Boy, I found it funny that while your story was devoted to the media's gross incestuous banter and narcissistic posturing glossing over the actual story it claimed to cover, you did the same thing. I would have been so delighted if you had followed your story up by playing, in their entirety, the speeches that no else played. While your critique was accurate and welcome, you were guilty of the crime you condemned. If you're job as responsible reporters is to inform the public of the convention, why didn't you let us hear any of it?
BRAVO TO BROOK!
That was one of the most damning, and accurate, critiques of the corporate media I have ever heard.
CSPAN and, to a lesser extent PBS, provided decent coverate of the speeches, although PBS didn't air those which happened before 8:00 PM EDT. At least the DNC has put ALL the speeches up online for viewing.
Thank you Brook. Your commentary again confirmed for me why OTM is the best show on NPR.*
I must confess that I didn't pay a whole lot of attention the first couple of days. I did tune in to PBS for Hillary Clinton's speech on day two.
But day three I listened to NPR's coverage, and was generally pleased. They didn't talk over most of the speeches, anyway. I could have done without Mo Rocca's annoyingly...annoying cuteness. And I could have done without Andrea egging him on. I much prefer he stick to "Wait, Wait" and "Iron Chef America."

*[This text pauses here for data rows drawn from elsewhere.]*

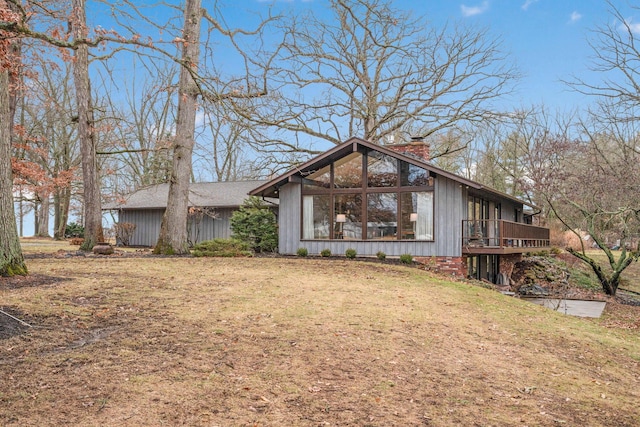 view of front facade with a front yard and a deck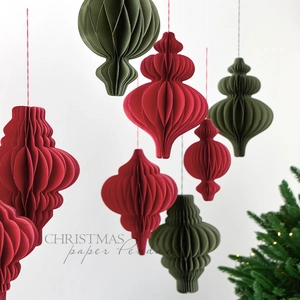 Christmas paper honeycomb pendant ornaments in red and olive green on white background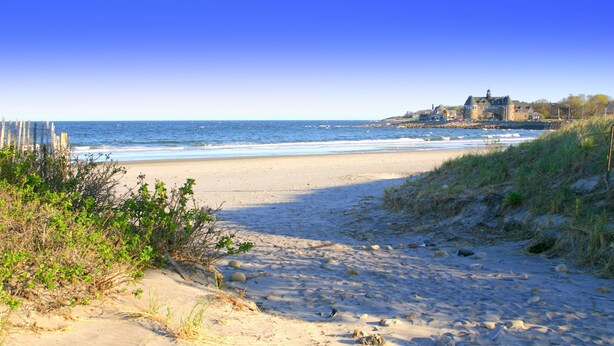 A beach with a sandy path leading to the sea, a wooden fence on the left, and a building with a tower on the right. - Blue Moon Carriage House (Narragansett)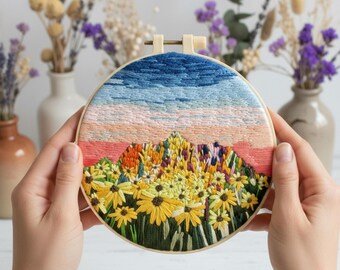 May include: A hand-stitched embroidery hoop featuring a landscape design. The top portion depicts a blue sky transitioning to a pink and peach sunset. The bottom half showcases a field of yellow and orange flowers with green foliage.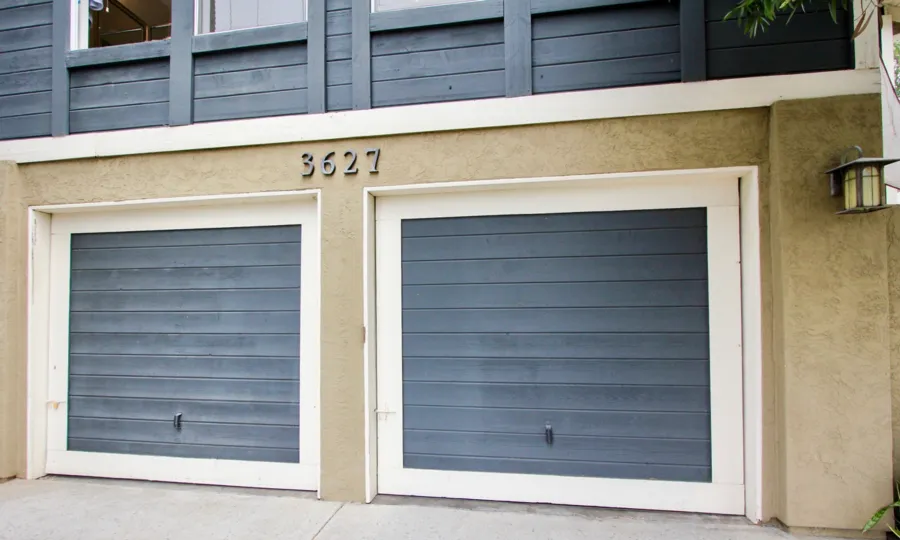 A sunny day in the area of Victorian House IV, parking lot, garage, windows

On day four, I found a HD feed provided by DishNetwork, and it was delicious. No talking heads. Not even during the wave. Just raw footage.
I'll watch whatever I watch of the GOP convention the same way.

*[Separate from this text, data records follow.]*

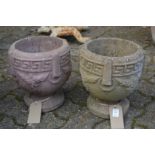 A pair of small composite garden planters.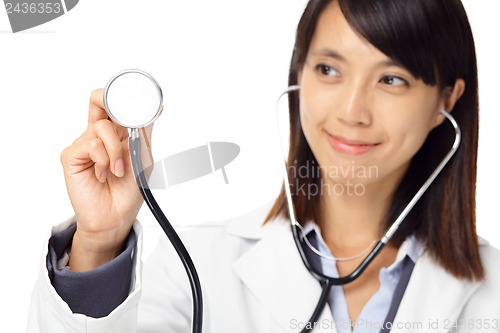 Image of Asian female doctor holding stethoscope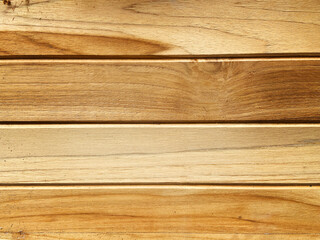 Four finished polished wooden planks placed horizontally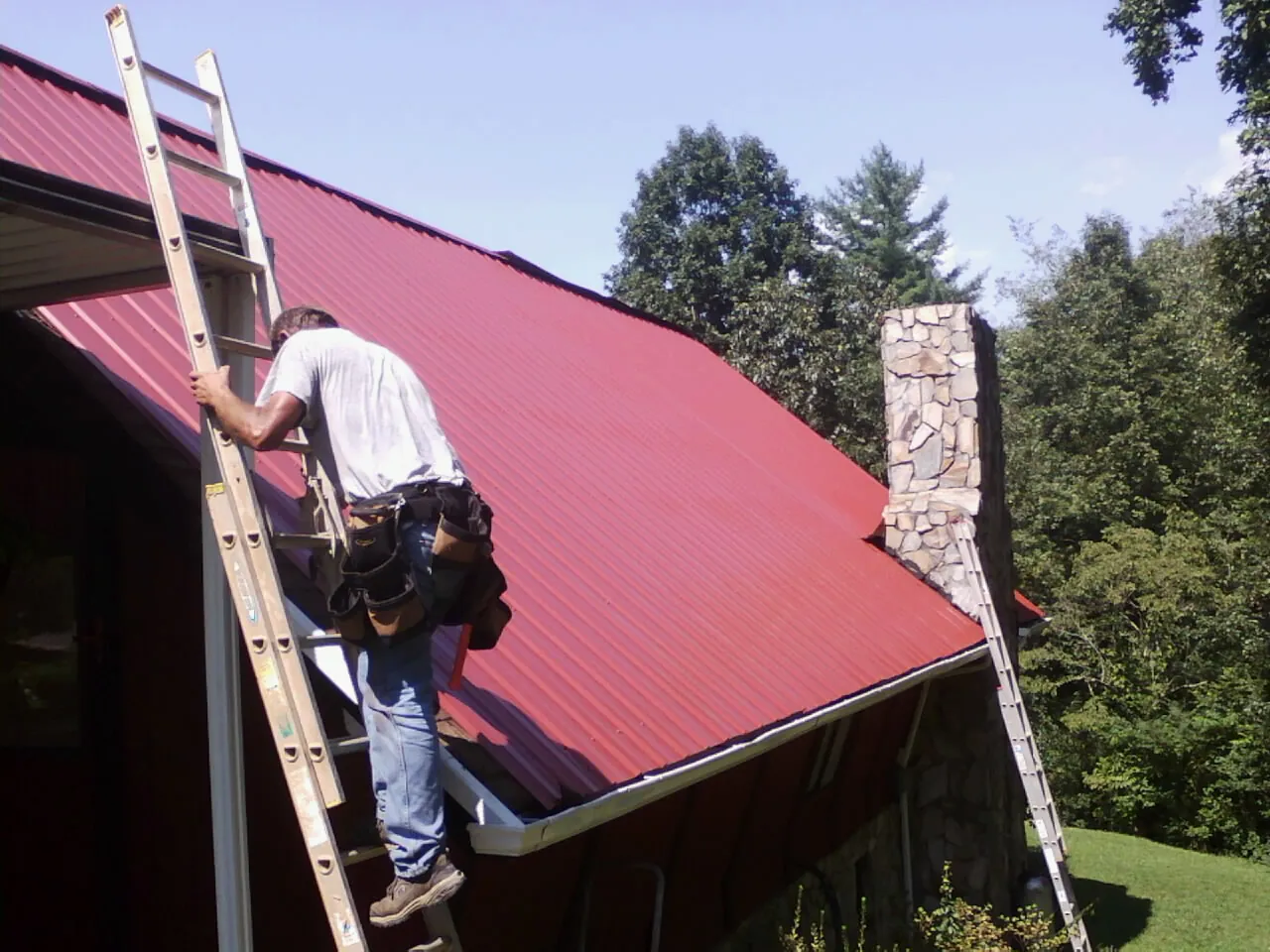 Roofer on a ladder beside a red metal roof and stone chimney — Soffit & Fascia Repair by Roofing Brothers in Elizabethville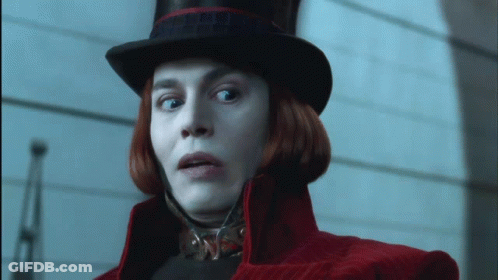 Man In Purple Suit And Top Hat Smiling Talking To Another Man GIF
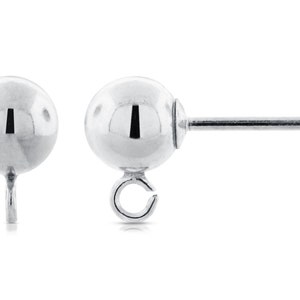 May include: Two silver-colored ball stud earrings. One earring has a post with a small ball at the end, and the other has a loop. The earrings are round and shiny, reflecting the light. The earrings are on a white background.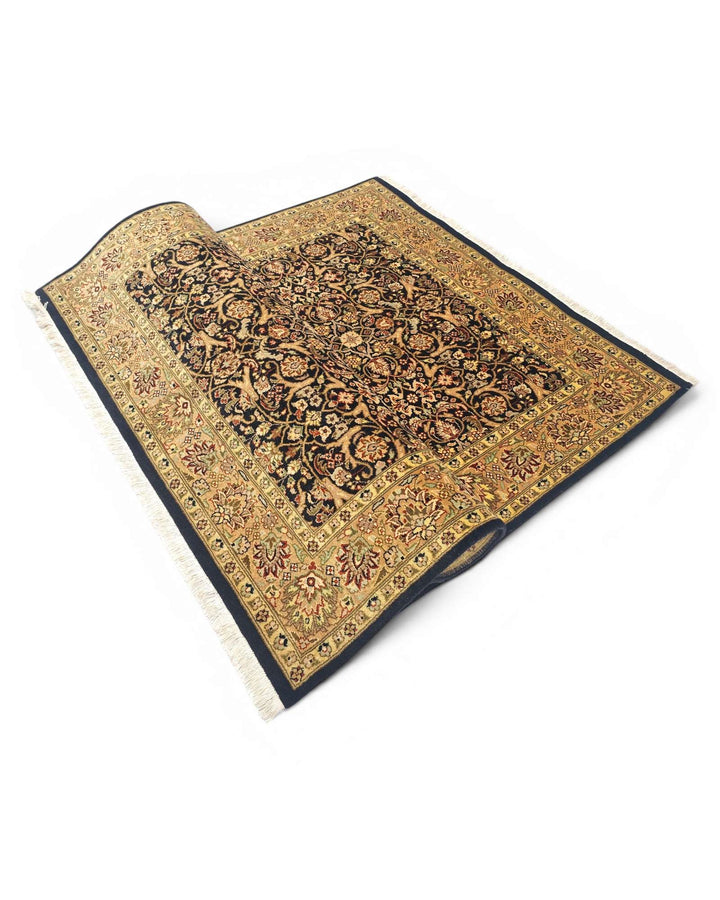 Corner of onyx gold Tabriz Pakistani double-knot rug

* Apologies to Tom and Ray.
It's too bad Brooke lost an opportunity to suggest a remedy to her cable-news, convention-induced headache. We happily watched hours of daily coverage of the convention, lead by the Lehrer team on PBS, without any editing or ego-centric empty chatter. If you want quality coverage, with an emphasis on information, I recommend a good dose of Lehrer for that cable head-ache.
Here goes Brooke again, much ado about nothing. As detailed above, convention watchers could get their convention however they wanted it. Lots of analysis of a variety of flavors or none or something in between. Personally I prefer a little analysis, or story behind the story, with my convention so it was PBS for me. I don't have the patience to main-line the stuff like it's provided on C-Span.
Brooke seems to think limiting our choices is better, I don't get her concern.
It's no secret that MSNBC, CNN and FOX yammer on endlessly about trivialities. The question is why people watch when there is far superior coverage on PBS? They air the speeches, and give a fair and mostly evenhanded analysis. Too bad you didn't mention that in your piece.
Right on, Nell! C-SPAN is the way to go!
I saw Dennis Kucinich and it was the highlight of the convention, from what I saw. May have been the speech of his life. Apparently the "cable news networks" were afraid to touch it.
Wake up, America!
Thank you for voicing what many people felt about the coverage.
Like others who have commented though, I think C-Span was overlooked. They're still a media outlet and they invite plenty of journalists to speak about current events. I have found the journalists there to be professional and insightful and true to their responsibility for being neutral, even when callers try to goad them into siding with one party or another.